Dataset records
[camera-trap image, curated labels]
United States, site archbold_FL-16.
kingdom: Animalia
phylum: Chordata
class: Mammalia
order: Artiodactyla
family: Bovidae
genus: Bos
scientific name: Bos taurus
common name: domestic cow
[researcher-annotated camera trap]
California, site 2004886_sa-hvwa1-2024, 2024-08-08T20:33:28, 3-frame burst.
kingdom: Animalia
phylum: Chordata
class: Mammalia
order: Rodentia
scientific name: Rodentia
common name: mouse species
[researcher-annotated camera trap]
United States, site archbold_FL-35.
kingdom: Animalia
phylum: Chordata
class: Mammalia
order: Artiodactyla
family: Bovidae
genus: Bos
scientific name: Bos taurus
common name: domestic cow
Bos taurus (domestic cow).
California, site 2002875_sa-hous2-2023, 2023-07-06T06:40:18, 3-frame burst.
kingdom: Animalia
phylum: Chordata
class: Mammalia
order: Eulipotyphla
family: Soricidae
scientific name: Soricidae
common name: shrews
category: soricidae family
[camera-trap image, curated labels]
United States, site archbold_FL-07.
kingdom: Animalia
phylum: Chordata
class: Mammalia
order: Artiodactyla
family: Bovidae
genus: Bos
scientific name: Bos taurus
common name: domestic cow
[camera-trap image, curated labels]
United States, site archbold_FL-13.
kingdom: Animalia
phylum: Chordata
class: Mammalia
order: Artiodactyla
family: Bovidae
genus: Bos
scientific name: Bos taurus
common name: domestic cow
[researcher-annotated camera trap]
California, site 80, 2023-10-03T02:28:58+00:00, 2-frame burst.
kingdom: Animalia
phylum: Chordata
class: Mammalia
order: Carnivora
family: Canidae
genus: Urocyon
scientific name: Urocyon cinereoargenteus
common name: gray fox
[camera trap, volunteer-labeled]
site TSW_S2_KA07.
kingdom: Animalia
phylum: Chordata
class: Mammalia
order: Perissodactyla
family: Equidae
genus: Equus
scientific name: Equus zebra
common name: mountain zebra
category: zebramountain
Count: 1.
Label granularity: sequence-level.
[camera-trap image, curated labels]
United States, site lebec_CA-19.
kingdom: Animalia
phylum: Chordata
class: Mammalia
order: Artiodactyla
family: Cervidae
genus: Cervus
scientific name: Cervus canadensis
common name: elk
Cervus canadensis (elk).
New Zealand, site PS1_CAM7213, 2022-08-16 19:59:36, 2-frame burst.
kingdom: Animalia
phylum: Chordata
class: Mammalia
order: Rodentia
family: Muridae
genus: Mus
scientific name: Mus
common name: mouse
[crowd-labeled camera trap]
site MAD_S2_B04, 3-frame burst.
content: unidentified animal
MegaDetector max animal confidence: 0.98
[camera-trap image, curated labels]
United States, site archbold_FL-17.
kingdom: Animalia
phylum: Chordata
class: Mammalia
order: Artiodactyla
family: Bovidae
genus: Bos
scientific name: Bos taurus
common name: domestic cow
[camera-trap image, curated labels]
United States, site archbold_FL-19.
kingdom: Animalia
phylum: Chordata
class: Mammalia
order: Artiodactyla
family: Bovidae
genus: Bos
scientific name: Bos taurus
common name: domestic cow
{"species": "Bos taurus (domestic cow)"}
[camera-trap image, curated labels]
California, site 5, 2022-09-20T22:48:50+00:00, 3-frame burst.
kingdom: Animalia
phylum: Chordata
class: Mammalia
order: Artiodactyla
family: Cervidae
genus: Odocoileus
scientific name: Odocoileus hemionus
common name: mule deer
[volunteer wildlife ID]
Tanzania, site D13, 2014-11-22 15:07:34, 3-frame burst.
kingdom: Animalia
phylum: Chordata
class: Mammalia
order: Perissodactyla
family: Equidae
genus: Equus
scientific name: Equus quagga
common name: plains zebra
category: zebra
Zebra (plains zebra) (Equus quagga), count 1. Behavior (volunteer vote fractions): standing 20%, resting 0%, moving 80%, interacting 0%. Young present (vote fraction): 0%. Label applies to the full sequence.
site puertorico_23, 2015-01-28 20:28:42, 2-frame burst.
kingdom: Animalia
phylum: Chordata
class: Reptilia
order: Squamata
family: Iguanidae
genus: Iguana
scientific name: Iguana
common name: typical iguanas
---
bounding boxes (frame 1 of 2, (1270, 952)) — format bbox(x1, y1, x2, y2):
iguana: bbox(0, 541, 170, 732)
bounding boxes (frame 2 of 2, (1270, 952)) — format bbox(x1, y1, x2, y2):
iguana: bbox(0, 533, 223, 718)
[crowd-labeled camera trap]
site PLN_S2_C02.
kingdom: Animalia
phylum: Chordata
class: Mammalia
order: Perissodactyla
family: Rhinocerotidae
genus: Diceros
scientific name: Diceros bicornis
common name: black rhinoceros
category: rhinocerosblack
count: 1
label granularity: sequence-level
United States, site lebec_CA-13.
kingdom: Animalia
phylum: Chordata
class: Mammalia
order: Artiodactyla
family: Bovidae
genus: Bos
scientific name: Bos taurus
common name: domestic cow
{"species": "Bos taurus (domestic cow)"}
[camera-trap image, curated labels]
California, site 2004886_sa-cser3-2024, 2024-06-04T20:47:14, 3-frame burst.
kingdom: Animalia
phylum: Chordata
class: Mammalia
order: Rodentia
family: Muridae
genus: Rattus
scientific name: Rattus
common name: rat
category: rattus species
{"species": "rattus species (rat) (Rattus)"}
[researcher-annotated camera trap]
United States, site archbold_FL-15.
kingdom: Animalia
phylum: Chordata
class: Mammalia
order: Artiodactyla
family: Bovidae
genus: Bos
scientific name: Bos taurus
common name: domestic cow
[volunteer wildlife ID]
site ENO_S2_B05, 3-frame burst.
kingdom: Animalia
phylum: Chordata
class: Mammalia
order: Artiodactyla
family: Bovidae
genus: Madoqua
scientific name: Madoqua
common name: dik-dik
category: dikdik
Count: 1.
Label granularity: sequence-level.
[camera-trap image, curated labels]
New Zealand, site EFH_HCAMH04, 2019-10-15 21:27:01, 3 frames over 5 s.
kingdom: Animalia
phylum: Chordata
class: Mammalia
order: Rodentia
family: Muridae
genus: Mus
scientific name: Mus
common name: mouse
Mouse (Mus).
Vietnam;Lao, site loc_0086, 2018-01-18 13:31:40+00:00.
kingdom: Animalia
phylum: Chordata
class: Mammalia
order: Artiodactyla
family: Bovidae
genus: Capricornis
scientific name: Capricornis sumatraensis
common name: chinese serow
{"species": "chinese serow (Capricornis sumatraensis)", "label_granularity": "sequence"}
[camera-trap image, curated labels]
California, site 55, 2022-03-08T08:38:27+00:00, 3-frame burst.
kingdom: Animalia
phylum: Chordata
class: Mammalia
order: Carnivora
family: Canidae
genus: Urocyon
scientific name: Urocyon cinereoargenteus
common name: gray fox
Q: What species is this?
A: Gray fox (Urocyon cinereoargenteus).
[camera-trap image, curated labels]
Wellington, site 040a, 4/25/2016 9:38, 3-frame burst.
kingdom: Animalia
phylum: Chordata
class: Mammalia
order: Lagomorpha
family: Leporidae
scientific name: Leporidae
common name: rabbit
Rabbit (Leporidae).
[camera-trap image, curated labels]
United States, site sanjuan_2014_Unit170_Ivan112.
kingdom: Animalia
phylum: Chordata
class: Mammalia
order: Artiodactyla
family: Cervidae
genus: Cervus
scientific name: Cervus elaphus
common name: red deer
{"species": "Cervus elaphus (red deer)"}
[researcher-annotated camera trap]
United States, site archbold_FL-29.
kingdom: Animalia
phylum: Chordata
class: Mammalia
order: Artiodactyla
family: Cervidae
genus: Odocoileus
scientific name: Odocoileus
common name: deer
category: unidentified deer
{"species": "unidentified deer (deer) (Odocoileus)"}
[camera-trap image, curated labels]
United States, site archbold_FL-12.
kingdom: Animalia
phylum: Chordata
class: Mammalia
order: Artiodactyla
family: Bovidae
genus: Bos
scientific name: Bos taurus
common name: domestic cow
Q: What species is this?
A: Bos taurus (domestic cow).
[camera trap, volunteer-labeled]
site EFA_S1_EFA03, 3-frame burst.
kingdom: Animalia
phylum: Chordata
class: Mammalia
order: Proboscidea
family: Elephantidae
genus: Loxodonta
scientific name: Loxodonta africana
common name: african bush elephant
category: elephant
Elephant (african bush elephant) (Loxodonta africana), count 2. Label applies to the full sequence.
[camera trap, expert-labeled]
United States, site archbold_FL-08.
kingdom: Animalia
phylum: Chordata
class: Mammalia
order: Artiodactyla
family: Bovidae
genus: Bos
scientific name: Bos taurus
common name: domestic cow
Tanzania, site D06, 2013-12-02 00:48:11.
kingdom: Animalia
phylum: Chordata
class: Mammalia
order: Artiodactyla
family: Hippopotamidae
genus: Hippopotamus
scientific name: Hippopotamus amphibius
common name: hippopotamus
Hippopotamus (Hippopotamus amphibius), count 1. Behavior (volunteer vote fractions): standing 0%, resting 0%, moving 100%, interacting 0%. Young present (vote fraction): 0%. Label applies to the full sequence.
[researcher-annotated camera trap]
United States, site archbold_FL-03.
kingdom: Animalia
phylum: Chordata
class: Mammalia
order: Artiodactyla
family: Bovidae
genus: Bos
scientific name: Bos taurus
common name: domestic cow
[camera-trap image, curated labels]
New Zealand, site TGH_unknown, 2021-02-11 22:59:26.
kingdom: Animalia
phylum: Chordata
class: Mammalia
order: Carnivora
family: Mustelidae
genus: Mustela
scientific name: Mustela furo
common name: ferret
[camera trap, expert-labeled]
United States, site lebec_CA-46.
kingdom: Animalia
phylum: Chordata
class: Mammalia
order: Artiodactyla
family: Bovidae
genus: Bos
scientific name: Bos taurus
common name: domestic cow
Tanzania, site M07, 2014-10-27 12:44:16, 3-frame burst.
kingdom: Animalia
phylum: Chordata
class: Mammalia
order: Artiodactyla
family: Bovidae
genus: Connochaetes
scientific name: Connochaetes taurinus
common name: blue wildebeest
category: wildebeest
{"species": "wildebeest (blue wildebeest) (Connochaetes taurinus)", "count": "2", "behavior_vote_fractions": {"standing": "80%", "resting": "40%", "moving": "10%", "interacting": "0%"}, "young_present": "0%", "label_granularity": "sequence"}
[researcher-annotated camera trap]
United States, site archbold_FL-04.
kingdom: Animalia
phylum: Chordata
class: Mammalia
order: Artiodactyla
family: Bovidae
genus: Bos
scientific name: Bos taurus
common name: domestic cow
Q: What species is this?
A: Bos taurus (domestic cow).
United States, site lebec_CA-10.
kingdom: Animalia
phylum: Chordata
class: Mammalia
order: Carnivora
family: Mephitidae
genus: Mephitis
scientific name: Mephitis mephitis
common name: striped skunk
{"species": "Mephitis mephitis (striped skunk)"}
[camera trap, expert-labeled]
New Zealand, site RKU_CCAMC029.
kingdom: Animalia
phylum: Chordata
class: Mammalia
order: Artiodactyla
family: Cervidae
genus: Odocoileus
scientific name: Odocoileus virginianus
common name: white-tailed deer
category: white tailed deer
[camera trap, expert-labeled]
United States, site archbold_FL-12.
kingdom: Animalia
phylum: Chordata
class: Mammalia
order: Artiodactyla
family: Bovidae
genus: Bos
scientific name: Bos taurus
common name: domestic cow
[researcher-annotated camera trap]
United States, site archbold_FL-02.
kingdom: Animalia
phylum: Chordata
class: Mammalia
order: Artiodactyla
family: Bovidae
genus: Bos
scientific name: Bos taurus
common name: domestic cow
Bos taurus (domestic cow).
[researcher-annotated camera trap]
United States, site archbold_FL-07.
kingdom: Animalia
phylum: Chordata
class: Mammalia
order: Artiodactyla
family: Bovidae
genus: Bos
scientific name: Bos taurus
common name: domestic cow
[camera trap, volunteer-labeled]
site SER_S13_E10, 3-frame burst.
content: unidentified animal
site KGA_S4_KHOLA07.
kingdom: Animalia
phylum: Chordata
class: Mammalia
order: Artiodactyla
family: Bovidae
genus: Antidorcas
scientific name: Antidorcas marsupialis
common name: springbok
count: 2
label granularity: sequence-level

Work to be completed: What is the number of lines in the data above that contain the word "Capricornis"? Report the figure only.

Final answer: 3